Schon die Fahrt mit dem Bauaufzug ist ein Abenteuer. Je höher es geht, desto lauter klappern die Gitter, desto bedrohlicher schüttelt sich der Kasten in den Böen bis zu Stärke 8. Ein paar Bretter mit einem rein symbolischen Geländer auf 230 Meter Höhe sind die Endstation. Hier kann nur arbeiten, wer keine Höhenangst kennt. Auf einem schmalen Eisenträger steht ein Mann gegen den Wind gelehnt und schweißt, ungesichert wie seine Kollegen, die kniend auf der Außenwand des Rohbaus überstehende Eisenstümpfe absägen.

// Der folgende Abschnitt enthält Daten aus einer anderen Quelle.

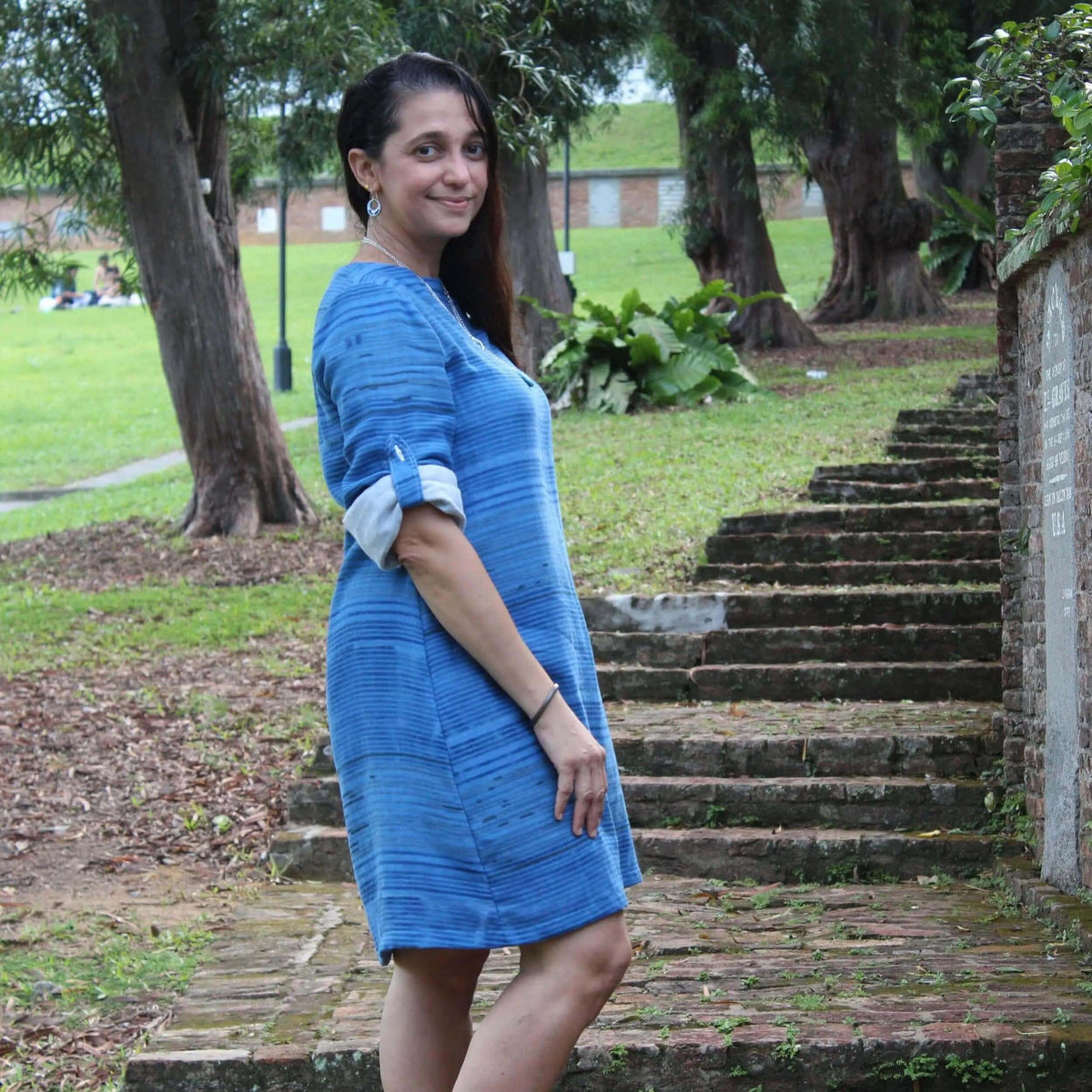 Model wearing a blue dress made from Whisper blouse Paper Pattern fabric, surrounded by greenery.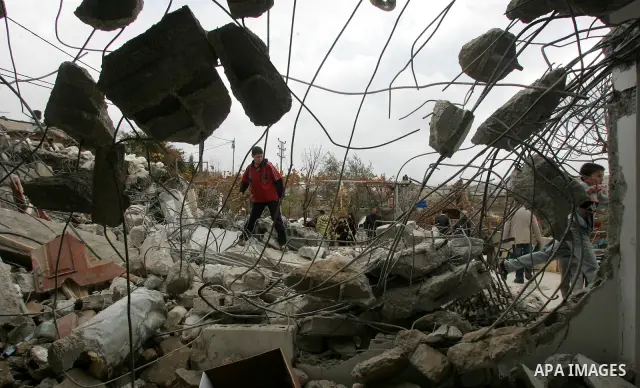 Palestinians stand on the rubble of a home after Israeli army bulldozers destroyed the house in the Arab neighborhood of Beit Hanina in occupied east Jerusalem on on Jan 4, 2011. Photo by Mahfouz Abu Turk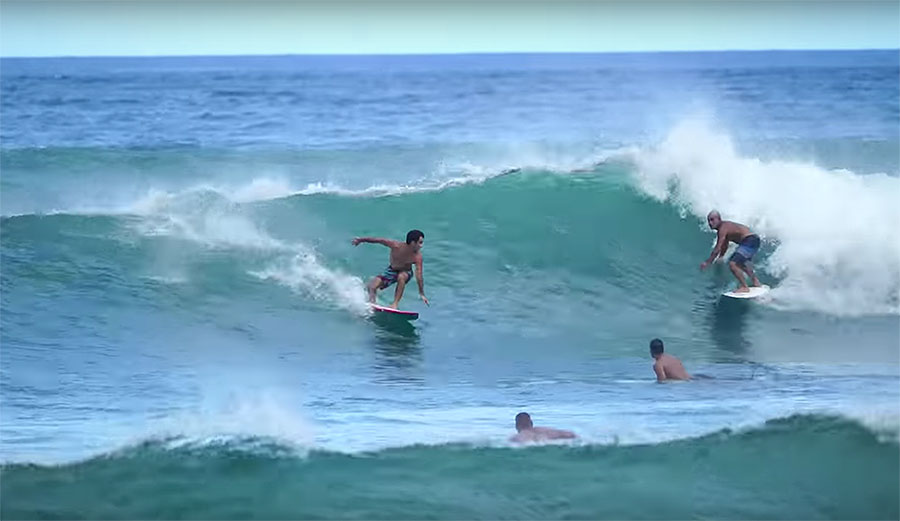 Mason Ho and Michael Ho surfing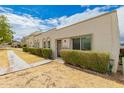 Attractive home with a well-maintained lawn and neatly trimmed hedges leading to the entrance at 5809 E Thomas Rd, Scottsdale, AZ 85251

Zum Schutz vor dem Wind tragen viele Bauleute eine Mütze von der Art, wie man sie sonst zum Bankraub verwendet, eine, die die Augen frei läßt, und befestigen den Helm mit einem Lederriemen unter dem Kinn. Es ist ein ungemütlicher und lauter Arbeitsplatz: Plastikfolien knattern im Wind. Scheppernd werden nicht mehr gebrauchte Rohrgerüste eingerissen. Vom Straßenlärm ist jedoch wenig zu hören, ab und zu der Klang eines Martinshorns. Der Ausblick aus der Höhe ist faszinierend. Wo sonst kann man von oben in rauchende Schornsteine schauen?

An einer windgeschützten Stelle hat jemand Liebesgrüße an Erika an die Wand gekritzelt. Es riecht nach Bahnhofsklo. Der überlastete Aufzug kommt nicht so oft nach ganz oben, daß er bedürftige Arbeiter rasch genug nach unten bringen könnte. Was macht der Mann in dem Käfig in solchen Fällen? Wie selbstverständlich läuft er, vom kniehohen Geländer nicht wirklich geschützt, auf dem schulterbreiten Gitterrost bis ans Ende des Auslegers. Dort, über dem Gegengewicht, ist sein Pissoir: ein schwarzer Plastikeimer. Abends wird er über Frankfurt entleert.

Gemessen an den Wolkenkratzern New Yorks ist der 500-Millionen-Bau nichts Besonderes. Der „Spargel“, wie die Bauleute ihn nennen, wurde nach der sogenannten „amerikanischen Bauweise“ in nur 37 Monaten 256 Meter hoch in den Himmel geschoben. Die Büroetagen werden an einen achteckigen Betonkern geklebt, der die Treppenhäuser, 24 Aufzüge, Strom- und Wasserleitungen führt, genug für 5000 Menschen.

Ein zwölf Tonnen schweres Fertigteil für den Sockel der Pyramide hat Berthold Huth gerade am Haken. Die Kabine des Krans neigt sich um einen Meter. Huth sieht in seiner zwei Quadratmeter großen Kabine durchs Glasfenster zwischen seinen Füßen, wie sich das Stahlgerüst des Krans ächzend verwindet. Als er die Last auf der Plattform abstellt, schnalzt sein Kran in die Ausgangslage zurück.